--- Directive ---
Update the lines below by replacing "calm water" with "still water" wherever it appears, changing nothing else.

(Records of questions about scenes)
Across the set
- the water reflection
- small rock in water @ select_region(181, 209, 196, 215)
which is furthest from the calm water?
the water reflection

--- Task solution ---
Across the set
- the water reflection
- small rock in water @ select_region(181, 209, 196, 215)
which is furthest from the still water?
the water reflection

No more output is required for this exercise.